Die Burg von Ljubljana

Über der Stadt begrüßt einen schon von Weitem die Burg von Ljubljana. Die Burg wurde erstmals im 15. Jahrhundert errichtet, viele Teile wurden aber in den späteren Jahrhunderten erst gebaut. Im 19. Jahrhundert diente die Burg als Gefängnis, heute ist sie eine der Hauptattraktionen von Ljubljana.

Zur Burg führt ein steiler Weg, auf dem du in ca. 15 Minuten den Höhenunterschied zur Stadt überwindest. Ist dir das zu anstrengend, kannst du alternativ mit einer Seilbahn zur Burg rauffahren (4€ für Hin- und Rückfahrt).

Von der Burg hast du einen super Blick auf die Stadt und musst dafür erst mal nichts zahlen. Die Besichtigung der Burg kostet dich 10€ Eintritt. Dabei soll man besonders vom Wachturm einen grandiosen Blick haben. Wir haben uns die Besichtigung aus Zeitgründen geschenkt, aber gehört, dass insbesondere die Time Machine Tour (13€) eine super Sache sein soll. Wenn du also mehr Zeit mitbringst, probier sie doch mal aus und lass uns hier Feedback da, wie es war!

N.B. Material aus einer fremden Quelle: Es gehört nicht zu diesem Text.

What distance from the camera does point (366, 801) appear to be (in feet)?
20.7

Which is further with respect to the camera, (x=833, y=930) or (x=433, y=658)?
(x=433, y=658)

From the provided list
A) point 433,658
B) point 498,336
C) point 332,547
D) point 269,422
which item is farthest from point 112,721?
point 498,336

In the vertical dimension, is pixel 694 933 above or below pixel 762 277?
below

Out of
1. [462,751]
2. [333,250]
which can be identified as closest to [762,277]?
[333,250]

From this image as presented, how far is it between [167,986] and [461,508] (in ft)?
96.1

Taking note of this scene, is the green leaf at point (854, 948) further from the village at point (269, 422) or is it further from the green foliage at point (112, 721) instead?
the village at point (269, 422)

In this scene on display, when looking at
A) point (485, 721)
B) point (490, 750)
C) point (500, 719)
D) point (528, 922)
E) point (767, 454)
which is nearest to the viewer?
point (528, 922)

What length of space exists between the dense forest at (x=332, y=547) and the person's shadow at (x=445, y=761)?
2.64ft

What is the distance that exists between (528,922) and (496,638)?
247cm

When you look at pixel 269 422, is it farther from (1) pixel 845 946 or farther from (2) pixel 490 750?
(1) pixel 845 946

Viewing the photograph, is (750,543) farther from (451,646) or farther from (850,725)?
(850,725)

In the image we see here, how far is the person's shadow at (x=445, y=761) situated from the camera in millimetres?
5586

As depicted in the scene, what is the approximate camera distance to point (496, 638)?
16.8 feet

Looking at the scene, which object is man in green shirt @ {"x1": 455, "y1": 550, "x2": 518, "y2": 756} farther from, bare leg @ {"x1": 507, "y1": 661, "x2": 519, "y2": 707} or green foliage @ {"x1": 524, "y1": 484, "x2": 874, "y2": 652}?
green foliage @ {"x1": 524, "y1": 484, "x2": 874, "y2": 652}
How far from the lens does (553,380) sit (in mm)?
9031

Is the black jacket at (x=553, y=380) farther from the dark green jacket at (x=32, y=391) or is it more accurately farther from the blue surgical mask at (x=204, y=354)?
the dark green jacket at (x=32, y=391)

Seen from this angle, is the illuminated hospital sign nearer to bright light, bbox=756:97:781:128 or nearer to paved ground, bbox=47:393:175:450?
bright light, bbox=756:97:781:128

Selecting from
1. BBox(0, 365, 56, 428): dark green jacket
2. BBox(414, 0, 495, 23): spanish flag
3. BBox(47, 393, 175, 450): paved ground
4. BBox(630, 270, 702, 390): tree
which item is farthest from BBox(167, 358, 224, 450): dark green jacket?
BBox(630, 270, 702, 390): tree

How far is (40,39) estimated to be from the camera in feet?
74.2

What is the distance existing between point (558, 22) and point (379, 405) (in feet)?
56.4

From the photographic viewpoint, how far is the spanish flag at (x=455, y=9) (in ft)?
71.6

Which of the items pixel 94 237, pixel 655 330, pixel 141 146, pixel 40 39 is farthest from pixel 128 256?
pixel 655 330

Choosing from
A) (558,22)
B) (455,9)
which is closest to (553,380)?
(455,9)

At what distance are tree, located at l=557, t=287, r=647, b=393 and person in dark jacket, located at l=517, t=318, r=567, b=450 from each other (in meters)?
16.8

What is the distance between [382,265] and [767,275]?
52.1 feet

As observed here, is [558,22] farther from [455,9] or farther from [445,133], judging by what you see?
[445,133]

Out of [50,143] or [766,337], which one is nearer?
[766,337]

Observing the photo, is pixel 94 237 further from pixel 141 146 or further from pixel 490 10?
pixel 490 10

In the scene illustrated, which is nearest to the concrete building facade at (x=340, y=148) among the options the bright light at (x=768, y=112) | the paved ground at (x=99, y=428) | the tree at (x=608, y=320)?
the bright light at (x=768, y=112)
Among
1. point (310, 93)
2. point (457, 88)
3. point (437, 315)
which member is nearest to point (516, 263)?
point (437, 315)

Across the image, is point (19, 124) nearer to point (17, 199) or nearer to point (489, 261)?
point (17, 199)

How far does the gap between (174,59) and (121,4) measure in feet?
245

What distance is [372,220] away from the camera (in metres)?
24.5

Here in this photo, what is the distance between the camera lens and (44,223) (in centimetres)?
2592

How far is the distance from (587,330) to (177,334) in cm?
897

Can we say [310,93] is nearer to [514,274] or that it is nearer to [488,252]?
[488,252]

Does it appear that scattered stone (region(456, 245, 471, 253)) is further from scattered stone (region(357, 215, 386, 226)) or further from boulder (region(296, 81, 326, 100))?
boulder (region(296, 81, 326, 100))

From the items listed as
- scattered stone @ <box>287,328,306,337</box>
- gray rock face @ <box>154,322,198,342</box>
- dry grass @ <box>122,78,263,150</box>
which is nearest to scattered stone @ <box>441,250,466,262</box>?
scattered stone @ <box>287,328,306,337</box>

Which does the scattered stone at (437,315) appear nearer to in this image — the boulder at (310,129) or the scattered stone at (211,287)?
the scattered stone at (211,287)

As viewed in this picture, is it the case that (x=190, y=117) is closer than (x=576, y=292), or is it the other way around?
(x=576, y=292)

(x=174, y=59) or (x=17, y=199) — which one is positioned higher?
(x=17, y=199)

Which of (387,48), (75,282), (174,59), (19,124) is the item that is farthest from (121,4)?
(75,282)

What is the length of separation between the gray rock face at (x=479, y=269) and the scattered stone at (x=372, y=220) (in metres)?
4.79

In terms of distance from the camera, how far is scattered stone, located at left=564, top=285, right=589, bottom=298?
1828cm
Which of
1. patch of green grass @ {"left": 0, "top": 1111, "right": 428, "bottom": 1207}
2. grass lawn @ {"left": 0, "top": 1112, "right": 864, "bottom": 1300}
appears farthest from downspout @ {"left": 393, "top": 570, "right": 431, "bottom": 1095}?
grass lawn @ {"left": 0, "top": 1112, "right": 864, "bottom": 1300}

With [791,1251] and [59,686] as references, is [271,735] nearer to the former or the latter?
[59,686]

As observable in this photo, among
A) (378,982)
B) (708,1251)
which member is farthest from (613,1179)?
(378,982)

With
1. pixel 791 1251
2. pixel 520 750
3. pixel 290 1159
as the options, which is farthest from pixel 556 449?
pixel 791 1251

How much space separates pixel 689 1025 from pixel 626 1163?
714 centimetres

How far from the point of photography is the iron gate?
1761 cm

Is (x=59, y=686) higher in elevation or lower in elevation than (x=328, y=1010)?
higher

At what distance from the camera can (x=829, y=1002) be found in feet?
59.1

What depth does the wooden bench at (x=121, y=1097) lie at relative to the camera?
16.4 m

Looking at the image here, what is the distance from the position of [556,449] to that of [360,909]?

Flanieren entlang der Ljubljanica

Mitten durch die Altstadt fließt die Ljubljanica, deren Ufer Cafés, Restaurants und Bars säumen. Hier lässt es sich aushalten! Du hast die Qual der Wahl, wo du etwas Einheimisches oder Asiatisches essen gehst und in welcher Bar die verlockendsten Cocktails und Drinks angeboten werden.

Eine weitere Besonderheit am Fluss sind die verschiedenen Brücken. Es gibt die sogenannte Drachenbrücke mit drachenartigen Skulpturen oder auch die 3 Brücken, die alle parallel über den Fluss führen. Ein bisschen Venedig in Slowenien!

Möchtest du die Stadt vom Wasser aus betrachten, kannst du eine Bootstour über den Fluss machen. Mehrfach täglich bieten verschiedene Anbieter hier Fahrten für 10€ an, die ungefähr eine Stunde andauern.

Der Markt in Ljubljana

Wir sind große Marktfans! Wenn du uns schon auf unserer Weltreise begleitet hast, dann liest du hier heute nicht zum ersten Mal von einem Besuch auf dem Markt. Wir lieben es einfach, wie die Bewohner der jeweiligen Städte über die Märkte zu schlendern und zu schauen, was hier alles so angeboten wird.

Ljubljanas Markt hatte viel im Angebot, was wir auch von deutschen Märkten kennen und dennoch war es besonders mit der schönen Kulisse im Hintergrund. Wir haben uns eine Schale Erdbeeren (aus Slowenien!) gekauft, die wir auf den Mauern der Burg mit bestem Blick gegessen haben. Lecker!

Grün, grün, grün sind alle meine Straßen

Ljubljana hat sich auf die Fahnen geschrieben, Europas grüne Hauptstadt zu sein. Also im Ernst: am Rathaus hängen Fahnen, auf denen das geschrieben steht! Und das ist sogar offiziell, denn 2014 wurde die Stadt von der EU zur Grünen Hauptstadt gewählt. Damit wurden unter anderem die hohen Umweltstandards ausgezeichnet. Und das haben wir auch 5 Jahre später noch erlebt!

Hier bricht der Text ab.